In so ruling, the court relied on a 1907 case, State ex rel. Kulike v. Town
Clerk, 132 Wis. 103, 111 N.W. 1129 (1907), where the supreme court
stated:
Except where specially provided by statute ... the writ of
certiorari cannot properly run to a mere ministerial officer simply because he is the custodian
of the records, but must go to the board or body whose acts are sought to be reviewed,
otherwise the court cannot obtain jurisdiction either of the subject matter or of the persons
composing such board or body.
Id. at 105, 111 N.W. at
1130.
Weber, emphasizing the "except where specially provided by statute"
clause in the quoted excerpt, argues that the following statement in §236.13(5), Stats.,
constitutes an exception to the Kulike rule: "Where the failure to
approve is based on an unsatisfied objection, the agency making the objection shall be made
a party to the action." He says the phrase "agency making the objection"
is ambiguous and confusing, and would, on the facts of this case, lead him to reasonably
believe that the "agency making the objection" was the Department, and not the
Committee, and thus service on the Department was proper.
¶4. We disagree. First, Weber doesn't indicate how or where the Department
objected to approval of his plat. Indeed, a copy of the Department's "Staff
Report" to the Committee regarding Weber's application contains an
"Advisory" recommending approval of the plat with certain conditions. Second,
even if the Department could be considered to be an objector, that doesn't resolve the
problem of service on the deciding agency. The question is whether service on the
Department may be considered compliance with Kulike under the
applicable law and the facts of this case. And while we are not persuaded by Weber's
precise argument based on Kulike and §236.13(5), Stats., we see
merit in his position that, under all of the circumstances-and in light of several recent cases
to which he has referred us-the misdirection of his petition should not deprive him of the
right to review of the Committee's decision.
¶5. Weber begins by pointing out that all of his inquiries to the county regarding
the plat and his approval application were directed to the Department, and that all
correspondence from the county to him on the subject was not from the Committee, but from
the Department, on its own letterhead.
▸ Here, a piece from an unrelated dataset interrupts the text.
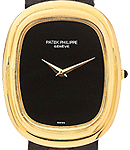 Ellipse Mens Manual in Yellow Gold on Black Alligator Leather Strap with Black Dial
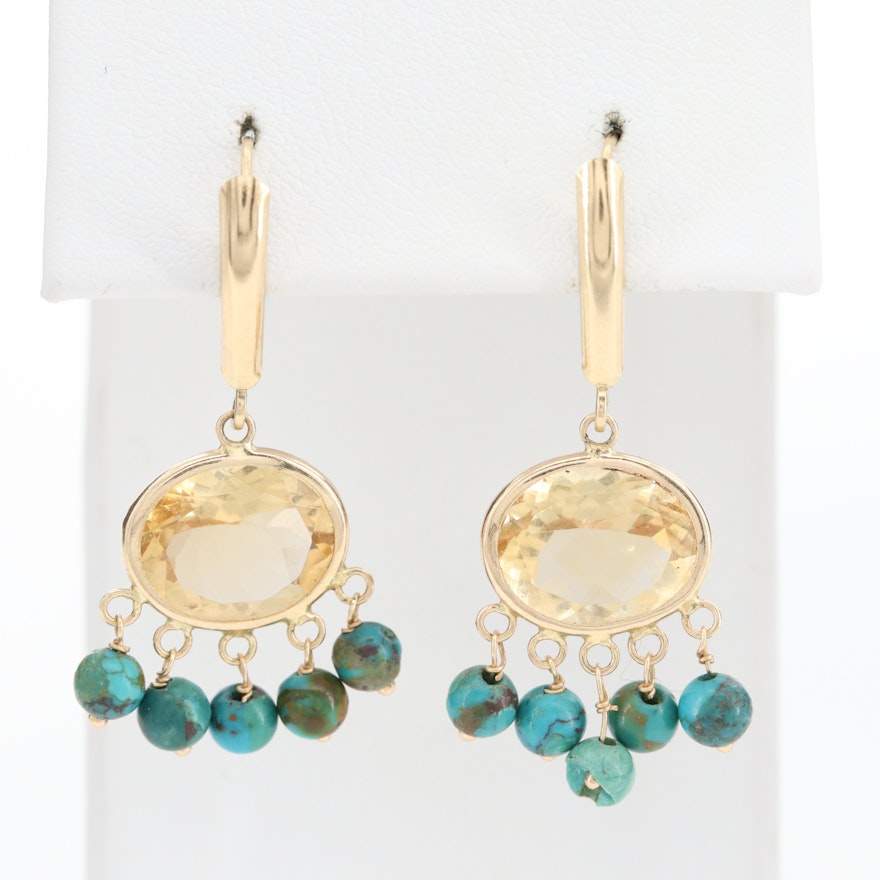 14K Yellow Gold Citrine and Turquoise Dangle Earrings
Indeed, the final order denying his application was
on the Department's letterhead and was sent to Weber by the Department, along with a
notice that he had the right to seek review of the order in circuit court. Finally, while the
Committee is a functioning body-a standing committee of the Dodge County Board of
Supervisors-it doesn't have an office, a staff (other than employees of the Department and/or
other county employees) or any real, tangible identity apart from its relationship to the
board.1
¶6. Among the cases cited by Weber is Kyncl v. Kenosha
County, 37 Wis.2d 547, 155 N.W.2d 583 (1968), a condemnation case where
the applicable statute, §32.05(11), Stats., required that the "condemnor" be
made a defendant to any appeal to the circuit court. The appellants' notice of appeal named
only Kenosha County, rather than the county highway committee and the state highway
commission, the actual condemning entities, and the trial court dismissed the appeal on that
basis. The supreme court reversed, stating that because "[p]rocedural statutes are to be
liberally construed so as to permit a determination upon the merits of the controversy,"
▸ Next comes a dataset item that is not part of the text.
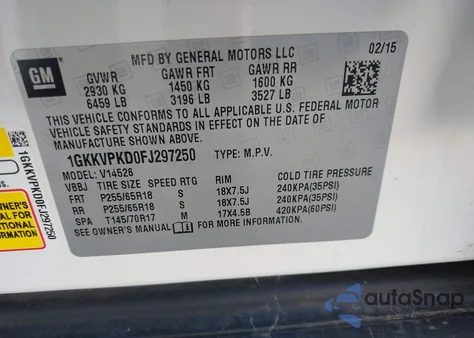 2015 GMC Acadia Sle-2 from USA, damaged, VIN 1GKKVPKD0FJ297250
if the applicable statute does not contain a "specific direction" as to the agency to
be served by one challenging a condemnation, it must be considered ambiguous-and the
appellants' misdirected service ignored. Id. at 555-56, 155 N.W.2d at
587.
¶7. The issue was revisited in a more recent case, DOT v.
Peterson, 218 Wis.2d 473, 581 N.W.2d 539 (Ct. App. 1998), another
condemnation appeal which was dismissed because the appeal papers were served on the
attorney general, rather than the actual condemnor (the Department of Transportation).
Citing Kyncl, we said in Peterson that where the
statute was ambiguous-that is, under Kyncl, where it does not specifically
direct service on a particular agency-and where "the statute and circumstances can ...
be reasonably construed to support the [appellants'] interpretation, they are entitled to
determination of their appeal on the merits." 2 The supreme court affirmed
Peterson in DOT v. Peterson, No. 97-2718 (S. Ct.
June 8, 1999).3
¶8. We think the same rule should apply where an ambiguity in service
requirements is created through the interaction of the applicable statutes, 4 case law and the specific circumstances of the
case-as here, with the pervasive use of the Department's personnel and stationery in the
conduct of the Committee's business vis-à-vis Weber's petition, and the
absence of any ascertainable independent identity on the part of the Committee (at least
insofar as Weber was concerned). In these circumstances, we think Weber could reasonably
believe that his appeal of the decision was properly prosecuted against the Department,
whether on its own behalf or as the Committee's agent.
By the Court.-Order reversed.
Recommended for publication in the official reports.
1 All the Department offered in its brief regarding the existence and identity of the
Committee is that the zoning ordinance and the names and home addresses of Committee
members are considered to be public information that would be "available upon
request."
2 The applicable statute in DOT v. Peterson, 218 Wis.2d 473, 581
N.W.2d 539 (Ct. App. 1998), §32.05(9)(a), Stats., requires notice of the application to
be given to "all ... persons" who were parties to the award, and
"person" is defined to include "the state, county, town, village [or] city
...." Section 32.01, Stats. The appellants in Peterson argued that
the statute was ambiguous at best and that because it did not specifically include state
agencies or departments in the definition of "person," it should be liberally
interpreted to allow service on the Department to be accomplished by serving "the
state" through the attorney general. The circuit court said that was a reasonable
interpretation of the statute and we agreed.
We also said in Peterson that "th[e] ambiguity was enhanced
in this case because the `State of Wisconsin' is the government entity that appears on the
award of damages." Id. at 485, 581 N.W.2d at 543. In this case,
as we have indicated above, all correspondence from the Committee to Weber, together with
the final order itself, came to Weber from the Department.
3 In Peterson II, the supreme court repeated the Kyncl
rule advocating a liberal construction of applicable statutes so as to permit a determination on
the merits of the petitioner's appeal, and went on to state:
[I]t is important that citizens not be defeated in their redress of
grievances by the maze of governmental entities. A person aggrieved by an administrative
decision should not have to guess which governmental entity to name and serve as the
respondent in proceedings for judicial review.
DOT v. Peterson, No 97-2718,
slip op. at 12 (S. Ct. June 8, 1999) (quoting from Sunnyview Village, Inc. v.
DOA, 104 Wis.2d 396, 412, 311 N.W.2d 632, 639 (1981)). See also
McDonough v. State Dep't of Workforce Dev., No. 97-3711-FT, slip op. (S.
Ct. June30, 1999) (restating rule that with ambiguous statutes-whether the ambiguity is
created by the language of the statute itself or by the interaction of two or more statutes-the
dispute is to be resolved in favor of the person seeking to appeal the agency's
determination).
4 As indicated above, the statutes providing for appeals from plat approvals or rejections,
§§ 62.23(7)(e)10 and 236.13(5), Stats., while indicating that the appeal is to be
taken from the decision of the "approving authority," do not expressly state to
whom the appeal papers should be directed.